-- begin TEXT TO READ --

I was just thinking to myself that probably I am bothering this chap more than my fair share.
So if I am bugging you more than I should,just leave a hint;).

Those 2 links you gave were of great help.

Here I am having one more peculiar situation.
(Please see the script above that u had sent-Response Number 1 Dated:September 3, 2008 at 11:00:22 Pacific)
There u have first line of script as "#!/bin/ksh",so no matter which shell I am in,it shall create a builtin ksh and fire the script there.
But when I fire the script as below,it fails:-
bash-2.03# sh nailscript.sh
nailscript.sh: syntax error at line 16: `v2=$' unexpected

But when I do "bash-2.03# ksh nailscript.sh" , it works fine!!!????

-- end TEXT TO READ --

# YOUR OBJECTIVE
Reproduce everything in the shell script post from "So if I am bugging" down to "at 11:00:22 Pacific)", word for word.

-- begin INFORMATION SUPPLIED --

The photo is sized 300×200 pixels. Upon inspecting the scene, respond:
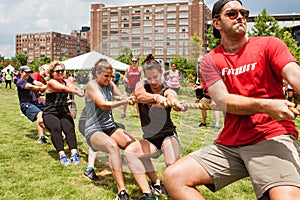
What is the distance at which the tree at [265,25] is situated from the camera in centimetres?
3234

-- end INFORMATION SUPPLIED --

# ANSWER TO THIS PROBLEM
So if I am bugging you more than I should,just leave a hint;).

Those 2 links you gave were of great help.

Here I am having one more peculiar situation.
(Please see the script above that u had sent-Response Number 1 Dated:September 3, 2008 at 11:00:22 Pacific)